Блаженный Августин восклицает: «О, блаженная вина Адама, которая дала нам такого Христа! Вот Агнец, закланный от создания мира». В Послании к Ефесянам (Еф. 1: 4) апостол Павел говорит, что Он, Господь, избрал нас в Нем, во Христе, прежде создания мира. Наше избрание состоялось прежде создания мира. Таким образом, священство древнее этого мира, древнее Вселенной. Говоря языком современной космологии, еще не произошел большой взрыв, тот самый big bang, от которого появилась Вселенная, – а уже есть жертва, уже есть приносящий и приемлющий жертву. «Приносяй, Приносимый и Приемляй».
Как это может быть? Вне времени, превечно. Мы с вами – существа временные, поэтому хотим все расположить по хронологической шкале. От этих попыток надо отказаться. Прежде создания мира уже принесена жертва за нас.
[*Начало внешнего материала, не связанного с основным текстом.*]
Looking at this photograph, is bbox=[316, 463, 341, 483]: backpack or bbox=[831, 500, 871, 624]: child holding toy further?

Всё имеет свое начало в Боге. И священство, и жертва имеют свое начало в Боге. Древнее священство тоже восходит к некоему Божьему действу. Когда Адам согрешил, он был, как известно, изгнан из рая Господом Богом. Господь Бог – это два синонима с немножко разными смысловыми оттенками. Поэтому лучше читать Яхве. Везде, где в Писании упоминается Господь Бог, имеется в виду имя, священная тетраграмма – Яхве.
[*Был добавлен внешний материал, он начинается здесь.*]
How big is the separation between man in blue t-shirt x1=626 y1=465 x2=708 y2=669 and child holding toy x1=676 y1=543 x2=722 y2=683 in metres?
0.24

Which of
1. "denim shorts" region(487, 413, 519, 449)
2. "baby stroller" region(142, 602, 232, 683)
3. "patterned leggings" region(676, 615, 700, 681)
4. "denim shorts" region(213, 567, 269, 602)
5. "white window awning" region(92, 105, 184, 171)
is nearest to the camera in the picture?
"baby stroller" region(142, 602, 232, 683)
Он, когда изгнал наших прародителей из рая, лишил их этой возможности. Сказано, что Он дал одежды кожаные им и одел их. Зачем их одевать? Чтобы покрыть наготу. Чтобы покрыть некий срам. То есть здесь заложена идея жертвы, и первым иереем, первым жертвоприносителем является Сам Господь Бог. Для того чтобы одеть человека в кожаные одежды, должна была пролиться кровь животного, потому что Бог не сотворил кожу как отдельное состояние. Бог сотворил животных, у которых была кожа.
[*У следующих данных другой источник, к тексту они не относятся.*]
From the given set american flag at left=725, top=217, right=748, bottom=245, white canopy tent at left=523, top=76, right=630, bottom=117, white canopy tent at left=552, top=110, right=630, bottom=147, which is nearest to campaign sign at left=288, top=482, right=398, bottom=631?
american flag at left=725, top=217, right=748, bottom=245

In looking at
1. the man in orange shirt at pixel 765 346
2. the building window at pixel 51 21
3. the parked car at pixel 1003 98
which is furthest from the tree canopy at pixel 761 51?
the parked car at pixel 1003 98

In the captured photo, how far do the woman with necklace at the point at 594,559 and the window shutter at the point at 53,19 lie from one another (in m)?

Существует несколько иное, более философское понимание этого текста. Святой Григорий Нисский говорит, что кожаные одежды – это дебелость человеческой природы. С этим, естественно, невозможно и не нужно спорить. Это святая и благочестивая мысль. Но она укоренена все-таки в греческом, эллинском мышлении и была актуальна для святых отцов. Однако прямой библейский текст говорит об одеждах из кожи. Зачем покрывать человека? У человека никакого срама нет. Человека сотворил Бог, он был прекрасен. «Было очень хорошо, когда создан был человек» – это слова Бога. Плохо стало не от того, что сотворил Бог, а потому что человек совершил грех. Вот тогда люди ощутили наготу. До этого была или не была нагота? Ее не было. Потому что у людей было одеяние благодати. И вот это одеяние утратил Адам, а его природа подверглась греховному поражению, и в этом греховном, пораженном состоянии человеку стыдно быть. И грешить стыдно. И этот стыд покрыть может только жертва. Таким образом, здесь смысл именно в жертвоприношении, которое впервые совершает Сам Господь Бог.
Жертва Каина и Авеля
Дальше начинается история. В древней истории от первоначала и до Моисея, до Синая, мы имеем дело с патриархальным священством. Это означает, что жертву приносит глава семейства. Нет специального, выразимся так, профессионального жречества. Нашим православным языком – нет клира. Клир – это выделенный и почтенный состав людей, некая когорта, даже каста людей, которые призваны к жречеству. Такого не было. Священство было патриархальное. Примеров тому мы имеем достаточно, начиная от первой семьи. Первые же дети Адама и Евы – Каин и Авель – приносят жертву.
Жертва – это, с одной стороны, что? Я должен чем-то пожертвовать. Если я ничем не жертвую, это не жертва. Кстати, я слышал одного современного раввина, который говорил, что сейчас жертв нет и не будет. Они же ждут восстановления храма в Иерусалиме. А почему не будет? А потому что никто не может пожертвовать овцу. А почему не может? А ни у кого ее нет. Принести жертву – значит пожертвовать что-то свое, отдать то, что у тебя есть, уступить. Иначе нет жертвы.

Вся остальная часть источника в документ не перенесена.